Task details: Report every line in the listing below that contains the string "nucleus", copying each one in full. Case counts.

________________________

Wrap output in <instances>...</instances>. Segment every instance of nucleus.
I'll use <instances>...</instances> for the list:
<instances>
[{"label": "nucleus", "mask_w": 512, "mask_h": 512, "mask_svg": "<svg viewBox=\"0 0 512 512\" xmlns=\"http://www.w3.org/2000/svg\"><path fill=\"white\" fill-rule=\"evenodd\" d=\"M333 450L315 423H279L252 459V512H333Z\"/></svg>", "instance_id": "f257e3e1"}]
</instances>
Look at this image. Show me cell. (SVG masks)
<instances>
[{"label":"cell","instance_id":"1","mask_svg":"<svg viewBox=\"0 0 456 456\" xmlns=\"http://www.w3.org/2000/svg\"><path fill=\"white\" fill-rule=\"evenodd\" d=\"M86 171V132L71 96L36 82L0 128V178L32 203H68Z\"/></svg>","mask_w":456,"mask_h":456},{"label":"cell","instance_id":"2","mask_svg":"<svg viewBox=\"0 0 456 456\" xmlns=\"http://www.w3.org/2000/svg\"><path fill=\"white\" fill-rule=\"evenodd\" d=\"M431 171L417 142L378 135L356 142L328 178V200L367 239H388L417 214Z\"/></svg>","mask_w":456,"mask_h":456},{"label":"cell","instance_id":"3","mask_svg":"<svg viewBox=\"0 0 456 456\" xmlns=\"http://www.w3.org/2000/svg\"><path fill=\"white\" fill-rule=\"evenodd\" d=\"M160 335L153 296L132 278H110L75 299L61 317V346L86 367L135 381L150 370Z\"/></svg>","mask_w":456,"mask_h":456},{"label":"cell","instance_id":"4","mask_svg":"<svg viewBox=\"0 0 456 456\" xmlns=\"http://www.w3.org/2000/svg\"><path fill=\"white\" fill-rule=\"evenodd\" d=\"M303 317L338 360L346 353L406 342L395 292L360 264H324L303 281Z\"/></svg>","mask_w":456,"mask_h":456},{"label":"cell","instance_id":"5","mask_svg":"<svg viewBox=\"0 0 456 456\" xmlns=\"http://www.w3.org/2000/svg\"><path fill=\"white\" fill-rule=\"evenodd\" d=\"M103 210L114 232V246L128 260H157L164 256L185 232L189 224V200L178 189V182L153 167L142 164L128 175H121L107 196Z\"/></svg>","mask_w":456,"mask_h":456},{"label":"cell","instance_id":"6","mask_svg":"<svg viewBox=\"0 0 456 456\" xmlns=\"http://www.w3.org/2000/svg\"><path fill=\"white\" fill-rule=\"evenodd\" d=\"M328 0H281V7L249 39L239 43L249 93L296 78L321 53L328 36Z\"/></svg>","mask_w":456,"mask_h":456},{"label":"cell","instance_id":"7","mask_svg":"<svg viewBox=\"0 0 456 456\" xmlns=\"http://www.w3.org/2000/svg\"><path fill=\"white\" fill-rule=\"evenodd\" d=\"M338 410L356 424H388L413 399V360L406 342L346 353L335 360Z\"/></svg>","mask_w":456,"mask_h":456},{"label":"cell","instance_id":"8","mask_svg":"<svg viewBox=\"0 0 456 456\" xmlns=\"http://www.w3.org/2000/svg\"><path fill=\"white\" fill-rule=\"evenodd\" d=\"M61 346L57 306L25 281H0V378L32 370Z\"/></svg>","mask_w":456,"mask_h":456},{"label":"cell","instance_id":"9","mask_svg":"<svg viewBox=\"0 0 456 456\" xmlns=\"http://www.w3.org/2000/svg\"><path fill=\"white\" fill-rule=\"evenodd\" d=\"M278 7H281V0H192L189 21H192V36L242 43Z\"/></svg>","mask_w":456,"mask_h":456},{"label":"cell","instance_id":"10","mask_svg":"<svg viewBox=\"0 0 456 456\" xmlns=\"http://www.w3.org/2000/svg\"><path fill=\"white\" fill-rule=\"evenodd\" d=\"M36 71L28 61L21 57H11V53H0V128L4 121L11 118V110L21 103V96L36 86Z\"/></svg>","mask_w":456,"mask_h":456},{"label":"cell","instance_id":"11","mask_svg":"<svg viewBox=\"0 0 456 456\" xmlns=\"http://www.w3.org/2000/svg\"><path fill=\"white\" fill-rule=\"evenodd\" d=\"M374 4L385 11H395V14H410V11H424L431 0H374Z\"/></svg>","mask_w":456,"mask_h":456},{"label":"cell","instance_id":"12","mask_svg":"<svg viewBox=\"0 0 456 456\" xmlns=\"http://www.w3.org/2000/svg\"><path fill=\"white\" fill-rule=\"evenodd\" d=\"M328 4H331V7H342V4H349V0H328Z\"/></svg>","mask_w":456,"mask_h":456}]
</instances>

________________________

Written reply:
Wrap output in <instances>...</instances>. Segment every instance of nucleus.
[{"label": "nucleus", "mask_w": 512, "mask_h": 512, "mask_svg": "<svg viewBox=\"0 0 512 512\" xmlns=\"http://www.w3.org/2000/svg\"><path fill=\"white\" fill-rule=\"evenodd\" d=\"M333 450L315 423H279L252 459V512H333Z\"/></svg>", "instance_id": "f257e3e1"}]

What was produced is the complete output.